Re: Spark on Kubernetes scheduler variety

John Zhuge Thu, 24 Jun 2021 01:06:34 -0700

Thanks Klaus! I am interested in more details.

On Wed, Jun 23, 2021 at 6:54 PM Klaus Ma <klaus1982...@gmail.com> wrote:


> Hi team,
>
> I'm kube-batch/Volcano founder, and I'm excited to hear that the spark
> community also has such requirements :)
>
> Volcano provides several features for batch workload, e.g. fair-share,
> queue, reservation, preemption/reclaim and so on.
> It has been used in several product environments with Spark; if necessary,
> I can give an overall introduction about Volcano's features and those use
> cases :)
>
> -- Klaus
>
> On Wed, Jun 23, 2021 at 11:26 PM Mich Talebzadeh <
> mich.talebza...@gmail.com> wrote:
>
>>
>>
>> Please allow me to be diverse and express a different point of view on
>> this roadmap.
>>
>>
>> I believe from a technical point of view spending time and effort plus
>> talent on batch scheduling on Kubernetes could be rewarding. However, if I
>> may say I doubt whether such an approach and the so-called democratization
>> of Spark on whatever platform is really should be of great focus.
>>
>> Having worked on Google Dataproc <https://cloud.google.com/dataproc> (A fully
>> managed and highly scalable service for running Apache Spark, Hadoop and
>> more recently other artefacts) for that past two years, and Spark on
>> Kubernetes on-premise, I have come to the conclusion that Spark is not a
>> beast that that one can fully commoditize it much like one can do with
>> Zookeeper, Kafka etc. There is always a struggle to make some niche areas
>> of Spark like Spark Structured Streaming (SSS) work seamlessly and
>> effortlessly on these commercial platforms with whatever as a Service.

# Data shown
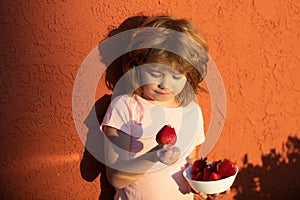 Close up portrait cute little boy holding a strawberry. Lovely child eating strawberries.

# What you should do
Extend the Spark on Kubernetes scheduler thread, picking up right after its final sentence. The data was taken from a separate source.

# Result of the task
>>
>>
>> Moreover, Spark (and I stand corrected) from the ground up has already a
>> lot of resiliency and redundancy built in. It is truly an enterprise class
>> product (requires enterprise class support) that will be difficult to
>> commoditize with Kubernetes and expect the same performance. After all,
>> Kubernetes is aimed at efficient resource sharing and potential cost saving
>> for the mass market. In short I can see commercial enterprises will work on
>> these platforms ,but may be the great talents on dev team should focus on
>> stuff like the perceived limitation of SSS in dealing with chain of
>> aggregation( if I am correct it is not yet supported on streaming datasets)
>>
>>
>> These are my opinions and they are not facts, just opinions so to speak :)
>>
>>
>>    view my Linkedin profile
>> <https://www.linkedin.com/in/mich-talebzadeh-ph-d-5205b2/>
>>
>>
>>
>> *Disclaimer:* Use it at your own risk. Any and all responsibility for
>> any loss, damage or destruction of data or any other property which may
>> arise from relying on this email's technical content is explicitly
>> disclaimed. The author will in no case be liable for any monetary damages
>> arising from such loss, damage or destruction.
>>
>>
>>
>>
>> On Fri, 18 Jun 2021 at 23:18, Holden Karau <hol...@pigscanfly.ca> wrote:
>>
>>> I think these approaches are good, but there are limitations (eg dynamic
>>> scaling) without us making changes inside of the Spark Kube scheduler.
>>>
>>> Certainly whichever scheduler extensions we add support for we should
>>> collaborate with the people developing those extensions insofar as they are
>>> interested. My first place that I checked was #sig-scheduling which is
>>> fairly quite on the Kubernetes slack but if there are more places to look
>>> for folks interested in batch scheduling on Kubernetes we should definitely
>>> give it a shot :)
>>>
>>> On Fri, Jun 18, 2021 at 1:41 AM Mich Talebzadeh <
>>> mich.talebza...@gmail.com> wrote:
>>>
>>>> Hi,
>>>>
>>>> Regarding your point and I quote
>>>>
>>>> "..  I know that one of the Spark on Kube operators
>>>> supports volcano/kube-batch so I was thinking that might be a place I would
>>>> start exploring..."
>>>>
>>>> There seems to be ongoing work on say Volcano as part of  Cloud Native
>>>> Computing Foundation <https://cncf.io/> (CNCF). For example through
>>>> https://github.com/volcano-sh/volcano
>>>>
>>> <https://github.com/volcano-sh/volcano>
>>>>
>>>> There may be value-add in collaborating with such groups through CNCF
>>>> in order to have a collective approach to such work. There also seems to be
>>>> some work on Integration of Spark with Volcano for Batch Scheduling.
>>>> <https://github.com/GoogleCloudPlatform/spark-on-k8s-operator/blob/master/docs/volcano-integration.md>
>>>>
>>>>
>>>>
>>>> What is not very clear is the degree of progress of these projects. You
>>>> may be kind enough to elaborate on KPI for each of these projects and where
>>>> you think your contributions is going to be.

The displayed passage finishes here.